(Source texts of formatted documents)
————————
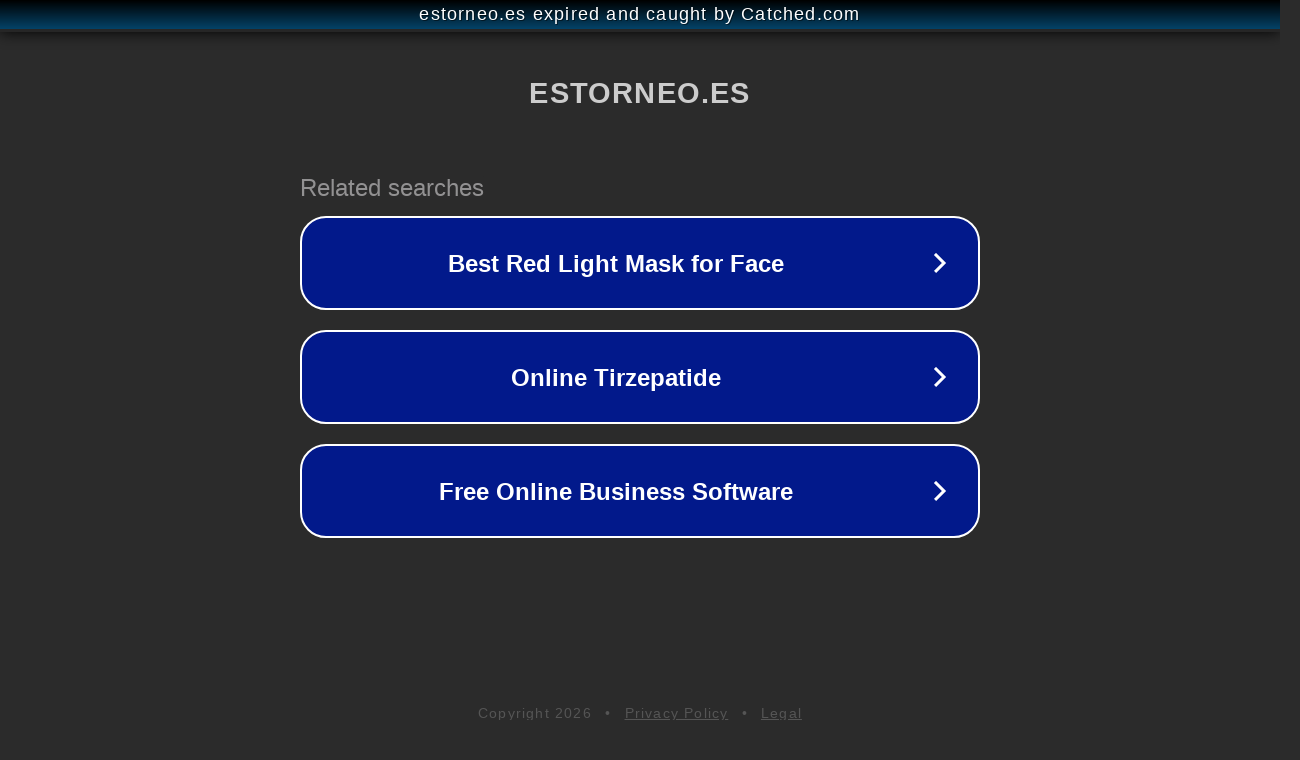

--- FILE ---
content_type: text/html; charset=utf-8
request_url: https://estorneo.es/blog/elementos-de-un-motor-de-combustion-interna/
body_size: 1098
content:
<!doctype html>
<html data-adblockkey="MFwwDQYJKoZIhvcNAQEBBQADSwAwSAJBANDrp2lz7AOmADaN8tA50LsWcjLFyQFcb/P2Txc58oYOeILb3vBw7J6f4pamkAQVSQuqYsKx3YzdUHCvbVZvFUsCAwEAAQ==_bbzzquNOUnMR2el2EL19Kh8CUkg4sYANjfxlP/pNSbnpMDpqncPbOtkjVOgtDgVgBvUDs7HIATsdZv9/oq5ssg==" lang="en" style="background: #2B2B2B;">
<head>
    <meta charset="utf-8">
    <meta name="viewport" content="width=device-width, initial-scale=1">
    <link rel="icon" href="[data-uri]">
    <link rel="preconnect" href="https://www.google.com" crossorigin>
</head>
<body>
<div id="target" style="opacity: 0"></div>
<script>window.park = "[base64]";</script>
<script src="/bhxLXzZiN.js"></script>
</body>
</html>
————————
- _What the task requires_:
Restate each entry word for word, leaving out any pictures.

- _Written solution_:
--- FILE ---
content_type: text/html; charset=utf-8
request_url: https://estorneo.es/blog/elementos-de-un-motor-de-combustion-interna/
body_size: 1098
content:
<!doctype html>
<html data-adblockkey="MFwwDQYJKoZIhvcNAQEBBQADSwAwSAJBANDrp2lz7AOmADaN8tA50LsWcjLFyQFcb/P2Txc58oYOeILb3vBw7J6f4pamkAQVSQuqYsKx3YzdUHCvbVZvFUsCAwEAAQ==_bbzzquNOUnMR2el2EL19Kh8CUkg4sYANjfxlP/pNSbnpMDpqncPbOtkjVOgtDgVgBvUDs7HIATsdZv9/oq5ssg==" lang="en" style="background: #2B2B2B;">
<head>
    <meta charset="utf-8">
    <meta name="viewport" content="width=device-width, initial-scale=1">
    <link rel="icon" href="[data-uri]">
    <link rel="preconnect" href="https://www.google.com" crossorigin>
</head>
<body>
<div id="target" style="opacity: 0"></div>
<script>window.park = "[base64]";</script>
<script src="/bhxLXzZiN.js"></script>
</body>
</html>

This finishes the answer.